Ben Galley Interview Published on: 04, Mar 2020

Where were you born? Since how long have you been living in Victoria, Canada?

I was born in Cambridge in the UK on a blustery night in November 1987. I grew up in Scotland before finally settling on the south coast of England for the majority of my life. I decided to emigrate to Canada in 2017 and have been lucky enough to remain here since.

Where did you go to college? Which subject did you study?

Instead of your usual kind of college, I went to a music university in Guildford called the Academy of Contemporary Music. I studied music for two years there, specialising in bass guitar. It was a fun period of my life, taught me a great deal, and now I can pull out a savage slap bass solo at parties if I need to.

What are your hobbies apart from writing?

I’m still playing bass, and since moving to Canada I’ve taken up a lot more outdoor activities, such as hiking and exploring, and a bit of photography thrown in. I’m also an avid gamer and reader.

Do you ever have writer’s block? How do you overcome it?

I’m one of these annoying people that doesn’t really get it. I plan extensively, which helps give me direction when I write and stops second-guessing worming its way in. If one section proves too tricky I either rework my plan or skip to the next section.

What inspired you to write your debut novel, The Written, in 2010? Did you expect it to become a bestseller?

I had high hopes, that’s for sure, but its success has blown me away. It’s been ten years and the series is still going strong. I was inspired a lot by Nordic mythology, and if I’m honest, a UK TV show called Merlin. I remember being inordinately dissatisfied with Merlin’s origin story and decided to write my own. The first thing to pop into my head was the magic system and the word “Emaneska”.

Having released a range of award-winning fantasy novels, what do you think are the elements of a good story?

Entertainment matters most. This is a catch-all answer, but this applies to all genres. Entertainment has to be present in all areas, from the facets of a characters to the depth of the world. A good story transports the reader to another life or viewpoint effortlessly, and guides them along a rollercoaster of emotion. That’s entertainment.

What sparked the idea for the epic standalone The Heart of Stone?

That’s a tough one, as THoS came from a few different sparks of inspiration. Firstly, it was my need and fascination with a non-human protagonist. Golems have always been a creature I’ve wanted to explore. I also wanted to explore war in general, as well as the human emotion behind it. One day the two ideas just slammed together: a golem perfectly suited a machine of war or chaos, and was the perfect viewpoint from which to tell a story about humanity.

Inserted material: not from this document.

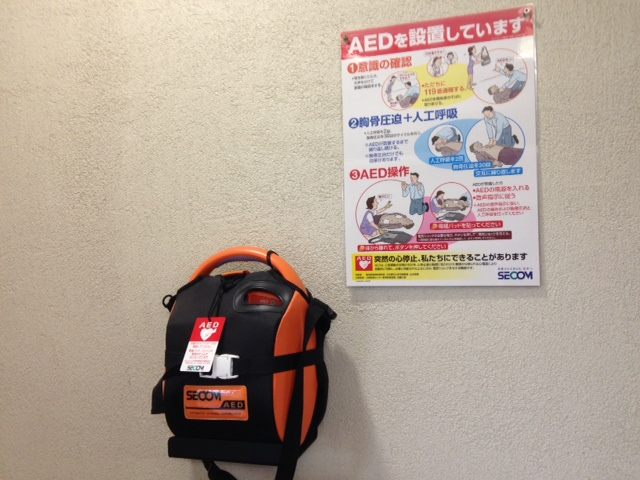 AED 写真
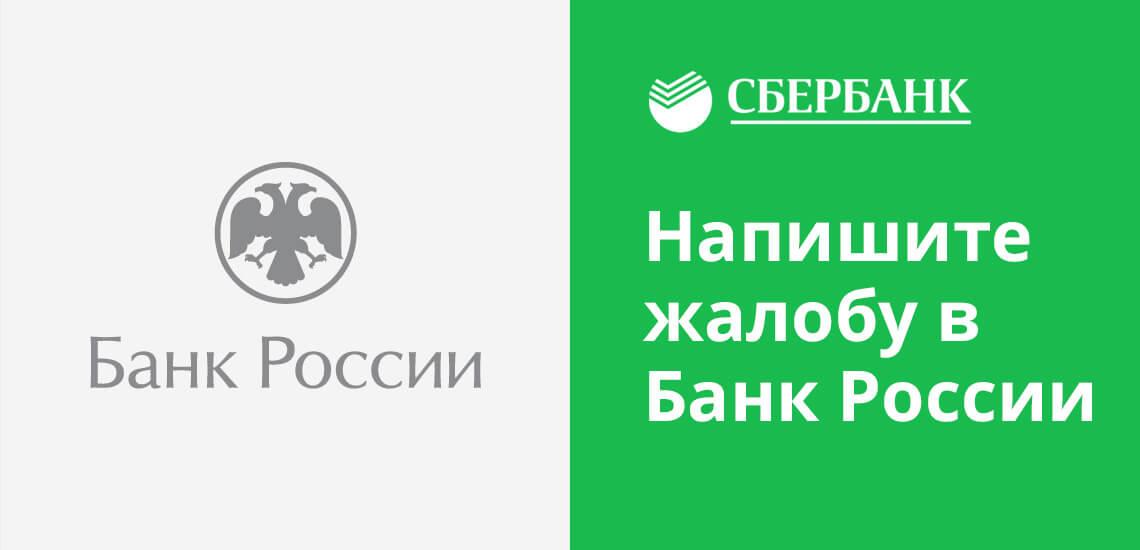 Если в Сбербанке отказывают в возврате страховки, то нужно обратиться с жалобой в Банк России (ЦБ РФ)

How would you describe your experience of working as a self-publishing consultant?

In a word: rewarding. Helping fellow authors is a passion of mine, and its an honour to be able to pass on my skills and expertise to others, and help them to achieve the same dreams I have.

Writing the fantasy genre requires the writer to let his/her imagination run wild. What are the other tricks of the craft that a fantasy writer needs to know?

I would say knowing how to build a coherent world is key, as is translating your outlandish fantasy concepts in a way that the reader can understand and relate to them. There is more information to deliver in fantasy than in a lot of genres, so the trick is to pepper a story with information without bogging a reader down.

Which book in The Scarlet Star Trilogy took the longest to write?

That would have to be the last book, Bloodfeud. It took a lot of work to wrap up all the storylines into a satisfying conclusion. There were a lot of moving parts to the Scarlet Star Trilogy, and a lot of characters that deserved their own ending. Making sure that happened in a logical, dominoes-like way was complicated and time-consuming.

Who inspired the character of master thief and ghost Caltro Basalt in “Chasing Graves”?

A lot of Caltro’s roguishness, selfishness, and sarcasm, not to mention his hatred for authority, was inspired by a little-known comic and film character called Deadpool. I made him my own, though, as he is in no way a warrior or fighter.

‘Shards: A Story of The Realm’ is a very interesting and gripping story. Where did the plot come up from?

That was born from The Heart of Stone, and one of the flashbacks Task the golem has of his early days in the Diamond Wars. It was so fun to write a golem being used as a siege weapon that I had to go back and tell the whole story.

When it comes to writing, what are some of your hopes and ambitions?

I’m not going to lie, I want to be a household name in fantasy. I’m already writing full-time, so that’s one ambition achieved, and I’m dedicated to churning through my 50 or so book ideas in the coming years.

Which is the next book you are working on? When will it be out?

I’m currently working on a sequel series to my Emaneska Series. It’s called the Scalussen Chronicles, and the first book will hopefully be out this year.

When did you join AllAuthor? How has your experience been?

It’s been a great platform for getting my books in front of new readers, and the tools are handy when it comes to marketing.